WRITTEN EXERCISE: Pick up the guide to the Mozart on Tour series, which appears below ahead of the data, and write the entry that follows the one for Mantua.

SOURCE:
--------------------------------------------------
Originally released by Philips Classics on VHS and Laserdisc in 1991, the 13-part Mozart on Tour series chronicles the journeys of the child, adolescent and adult Mozart across Europe, in what was ultimately to prove a futile pursuit of fame and fortune.

Each episode is centred on a different European city and combines travelogue-style narration with musical excerpts and period re-enactment. Conductor and composer Andre Previn provides the historical and musical background, and actor Michael Kitchen (Foyle's War) reads from the many letters that Mozart wrote home while on his travels. Each episode includes a full performance of one of Mozart's twenty-seven piano concertos played by an internationally renowned soloist, orchestra and conductor. The performances take place in appropriately historical settings.

Part 1: London
This episode covers one of Mozart's happiest periods, his childhood visit to the British capital, where he and his family were idolized by the royal court and came into contact with some of the foremost musicians of the time. Two musicians who had a seminal influence on the young man were German immigrants who ran an important concert series, Johann Christian Bach and Karl Friedrich Abel, the son of the great Johann Sebastian and one of the Thomaskantor's prize pupils. Both men had spent significant phases of their musical development in Italy, and so their music, which inspired Mozart's style, represented a virtual symbiosis of the greatest musical styles of the century, styles which saw their ultimate realization in works like. Performance: piano concerto No. 12, KV 414; Vladimir Ashkenazy performs the double role of soloist and conductor of the Royal Philharmonic Orchestra in the Great Hall of Lancaster House.

Part 2: Mantua
One of the first tours the Mozart family made with their two gifted children brought them over the Alps to Italy. Here they encountered a culture which was to influence Wolfgang Amadeus for the rest of his life. The “Manzuoli style” of virtuoso singing, the Italian school of composition and a relatively new instrument called the pianoforte were to have a profound impact on Mozart' s creativity. Two of Mozart's earliest piano concerti were “pasticcio” arrangements for piano and orchestra made by Wolfgang and Leopold together, and based on piano sonatas by other composers. Even at this early age, the works bear the indelible imprint of the sublime musical master. Performance in the historic Teatro Bibiena in Mantua: piano concertos No.1, KV 37 and No. 4, KV 41; soloist Heidrun Holtmann, with the RISI Orchestra under the direction of Marc Andreae.
--------------------------------------------------
RECORDS SUPPLIED:
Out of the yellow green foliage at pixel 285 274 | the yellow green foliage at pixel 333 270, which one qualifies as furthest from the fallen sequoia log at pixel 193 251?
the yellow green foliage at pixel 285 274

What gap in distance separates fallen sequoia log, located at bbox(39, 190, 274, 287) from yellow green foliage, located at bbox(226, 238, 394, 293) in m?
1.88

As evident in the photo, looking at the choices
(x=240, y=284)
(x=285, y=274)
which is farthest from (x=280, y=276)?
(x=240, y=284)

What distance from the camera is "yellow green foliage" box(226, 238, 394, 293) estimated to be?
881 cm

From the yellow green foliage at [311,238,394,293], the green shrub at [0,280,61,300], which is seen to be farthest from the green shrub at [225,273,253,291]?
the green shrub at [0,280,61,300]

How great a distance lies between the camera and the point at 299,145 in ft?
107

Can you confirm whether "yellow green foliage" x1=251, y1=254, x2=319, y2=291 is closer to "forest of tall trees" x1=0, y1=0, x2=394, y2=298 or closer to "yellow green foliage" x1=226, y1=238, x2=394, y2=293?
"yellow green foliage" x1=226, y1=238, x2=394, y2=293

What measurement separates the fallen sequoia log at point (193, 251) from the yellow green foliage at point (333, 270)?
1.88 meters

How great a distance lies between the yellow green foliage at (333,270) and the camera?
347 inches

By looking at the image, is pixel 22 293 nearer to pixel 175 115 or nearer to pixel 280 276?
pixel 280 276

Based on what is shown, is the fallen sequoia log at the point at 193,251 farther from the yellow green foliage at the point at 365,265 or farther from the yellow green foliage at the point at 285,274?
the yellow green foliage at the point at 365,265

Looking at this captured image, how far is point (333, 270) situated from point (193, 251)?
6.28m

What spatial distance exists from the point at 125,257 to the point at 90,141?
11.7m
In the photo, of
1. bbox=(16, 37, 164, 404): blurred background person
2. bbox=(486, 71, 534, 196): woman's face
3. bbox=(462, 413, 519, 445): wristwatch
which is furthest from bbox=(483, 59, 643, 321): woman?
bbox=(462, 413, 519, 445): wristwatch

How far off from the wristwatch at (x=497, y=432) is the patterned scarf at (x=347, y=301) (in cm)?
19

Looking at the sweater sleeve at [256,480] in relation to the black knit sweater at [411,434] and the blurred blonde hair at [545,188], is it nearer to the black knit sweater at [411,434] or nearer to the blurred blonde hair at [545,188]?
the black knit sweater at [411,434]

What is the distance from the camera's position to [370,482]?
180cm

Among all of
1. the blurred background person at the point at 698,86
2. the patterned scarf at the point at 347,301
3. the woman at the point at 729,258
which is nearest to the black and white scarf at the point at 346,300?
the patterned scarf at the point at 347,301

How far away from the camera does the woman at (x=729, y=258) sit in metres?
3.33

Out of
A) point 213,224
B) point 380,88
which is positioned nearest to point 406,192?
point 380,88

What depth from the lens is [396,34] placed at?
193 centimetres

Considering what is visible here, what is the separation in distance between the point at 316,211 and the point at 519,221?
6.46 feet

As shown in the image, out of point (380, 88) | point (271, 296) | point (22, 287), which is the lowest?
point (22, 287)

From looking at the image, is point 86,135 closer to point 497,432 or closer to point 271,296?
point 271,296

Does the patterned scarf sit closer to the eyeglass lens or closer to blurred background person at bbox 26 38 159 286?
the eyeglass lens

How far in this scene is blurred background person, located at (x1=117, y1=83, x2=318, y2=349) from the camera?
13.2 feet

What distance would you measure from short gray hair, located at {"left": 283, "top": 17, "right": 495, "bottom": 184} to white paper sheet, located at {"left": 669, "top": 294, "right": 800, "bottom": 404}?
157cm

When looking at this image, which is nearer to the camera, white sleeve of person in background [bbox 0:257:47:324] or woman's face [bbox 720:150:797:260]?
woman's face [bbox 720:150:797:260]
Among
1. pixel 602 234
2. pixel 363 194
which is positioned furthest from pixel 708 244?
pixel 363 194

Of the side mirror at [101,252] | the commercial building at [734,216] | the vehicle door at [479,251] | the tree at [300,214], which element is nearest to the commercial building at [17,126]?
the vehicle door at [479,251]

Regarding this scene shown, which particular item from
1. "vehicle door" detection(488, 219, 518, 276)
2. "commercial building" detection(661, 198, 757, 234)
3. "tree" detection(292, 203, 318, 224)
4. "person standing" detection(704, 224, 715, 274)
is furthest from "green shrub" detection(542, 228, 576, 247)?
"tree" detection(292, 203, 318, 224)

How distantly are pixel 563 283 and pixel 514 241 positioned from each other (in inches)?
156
--------------------------------------------------
FINAL RESULT:
Part 3: Milan and Bologna
If Italy is the weIl-spring of music, the city of Bologna is its ultimate source. The illustrious Bologna conservatory has educated scores of Italy's greatest composers and musicians from the rest of the world as well. Although Mozart was too young to be accepted for studies at the conservatory, his father still wanted him to take the entrance examination to prove his talent. When the great padre Martini saw what little Wolfgang had done with his assigned themes, he bent the rules a bit and “corrected” the voice leading. Piano concerto KV 175 is full of singing drama, as well as some of the intricate contrapuntal writing Mozart must have perfected under Martini's tutelage. Performance: piano concerto No. 5, KV 175 played by Malcolm Frager at the Teatro Bibiena in Mantua, with the RISI Orchestra under the direction of Marc Andreae.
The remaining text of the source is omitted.